M. [C] est décédé le [Date décès 3] 2024. Par ordonnance du 3 septembre 2024, le conseiller de la mise en état a constaté l’interruption de l’instance et a imparti à la société Creatis un délai de quatre mois pour accomplir les diligences permettant la reprise de l’instance.
Aux termes de ses conclusions n° 4 signifiées par RPVA le 19 septembre 2024, la société Creatis, sollicitant la reprise de la procédure, a alors demandé à la cour :
— de déclarer Mme [T] mal fondée en ses demandes, fins et conclusions, et l’en débouter.
— de la déclarer recevable et bien fondée en ses demandes, fins et conclusions d’appel, et d’y faire droit,
— d’infirmer le jugement entrepris en ses dispositions critiquées dans la déclaration d’appel laquelle portait sur le prononcé de la déchéance du droit aux intérêts contractuels, la limitation de la condamnation et le rejet d’une partie de ses demandes et statuant à nouveau,
— de constater son désistement d’instance à l’égard de M. [C] à raison du jugement du juge des contentieux de la protection du tribunal judiciaire d’Auxerre du 13 avril 2022, ayant effacé la présente créance, antérieurement à son décès,
— de condamner Mme [T] à lui payer la somme de 59 954,28 euros avec intérêts au taux contractuel de 4,48 % l’an, à compter du jour de la mise en demeure du 27 mai 2021, ou à titre subsidiaire à compter de l’assignation délivrée le 8 juin 2023,
— à titre infiniment subsidiaire, si la cour devait estimer que la déchéance du terme n’était pas acquise, de constater les manquements graves et réitérés des emprunteurs à leur obligation contractuelle de remboursement du prêt et prononcer la résolution judiciaire du contrat sur le fondement des articles 1224 à 1229 du code civil,
— de condamner en conséquence Mme [T] à lui payer la somme de 59 954,28 euros, avec intérêts au taux légal à compter de l’arrêt à intervenir,
— à titre plus subsidiaire, si la cour confirmait la déchéance du droit aux intérêts contractuels, de condamner Mme [T] à lui payer la somme de 50 607,05 euros, avec intérêts au taux légal à compter de la mise en demeure du 27 mai 2021, sans suppression de la majoration de 5 points,
— en tout état de cause, de condamner Mme [T] à lui payer la somme de 1 200 euros sur le fondement de l’article 700 du code de procédure civile et aux entiers dépens de première instance et d’appel.

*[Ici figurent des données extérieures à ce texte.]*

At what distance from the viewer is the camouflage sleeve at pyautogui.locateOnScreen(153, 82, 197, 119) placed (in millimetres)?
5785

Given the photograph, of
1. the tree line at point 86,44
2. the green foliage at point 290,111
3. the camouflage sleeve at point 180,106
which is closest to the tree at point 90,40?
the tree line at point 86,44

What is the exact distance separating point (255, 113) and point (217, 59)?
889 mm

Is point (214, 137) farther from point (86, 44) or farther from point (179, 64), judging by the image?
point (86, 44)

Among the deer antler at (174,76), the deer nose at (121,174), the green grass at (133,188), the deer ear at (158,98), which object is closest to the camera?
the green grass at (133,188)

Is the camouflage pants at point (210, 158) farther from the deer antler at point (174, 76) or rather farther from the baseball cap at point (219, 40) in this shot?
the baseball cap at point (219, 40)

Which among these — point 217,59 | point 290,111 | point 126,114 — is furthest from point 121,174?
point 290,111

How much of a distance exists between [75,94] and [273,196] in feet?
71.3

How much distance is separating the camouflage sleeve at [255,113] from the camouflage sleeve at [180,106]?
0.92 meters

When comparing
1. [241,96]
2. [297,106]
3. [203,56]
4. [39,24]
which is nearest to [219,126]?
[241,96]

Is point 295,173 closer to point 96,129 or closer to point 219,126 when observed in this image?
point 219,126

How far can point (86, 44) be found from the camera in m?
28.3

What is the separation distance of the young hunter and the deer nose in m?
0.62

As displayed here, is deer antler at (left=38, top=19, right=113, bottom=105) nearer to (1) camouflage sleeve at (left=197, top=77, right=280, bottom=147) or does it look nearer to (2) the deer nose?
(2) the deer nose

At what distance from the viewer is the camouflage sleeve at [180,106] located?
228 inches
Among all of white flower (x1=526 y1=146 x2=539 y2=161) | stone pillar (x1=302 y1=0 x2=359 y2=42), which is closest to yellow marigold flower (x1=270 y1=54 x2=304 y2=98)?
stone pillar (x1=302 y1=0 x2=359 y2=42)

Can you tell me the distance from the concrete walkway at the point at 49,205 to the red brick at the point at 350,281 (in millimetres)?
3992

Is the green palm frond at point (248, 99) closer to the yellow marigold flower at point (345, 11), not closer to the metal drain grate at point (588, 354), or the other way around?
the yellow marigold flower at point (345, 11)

La société Creatis fait valoir que sa créance ayant été effacée en ce qui concerne M. [C] elle n’a plus d’intérêt à agir et se désiste à son encontre.
Elle conteste toute déchéance du droit aux intérêts contractuels faisant valoir, s’agissant de la consultation du FICP, qu’il n’est nullement exigé la preuve de l’heure exacte du déblocage des fonds, ledit déblocage intervenant nécessairement après la consultation du FICP. Elle relève que les fonds ont été débloqués le 12 juillet 2016 après que le FICP ait été régulièrement consulté une première fois le 26 juin 2019 et de nouveau le 12 juillet 2016 à 8h58.
S’agissant des informations devant figurer sur le contrat et dans l’encadré, elle soutient que son contrat est conforme et que figure en page 12/60 l’information selon laquelle les emprunteurs sont tenus de régler les cotisations dues au titre du contrat et qu’ainsi, en cas de défaillance, le prêteur est en droit de résilier le contrat de prêt, et par voie de conséquence, l’assurance souscrite. Elle ajoute que l’encadré mentionne très exactement les conditions de mise à disposition des fonds, que le 13 juillet 2019, les emprunteurs ont été destinataires du tableau d’amortissement indiquant que la première échéance serait prélevée le 31 juillet 2019.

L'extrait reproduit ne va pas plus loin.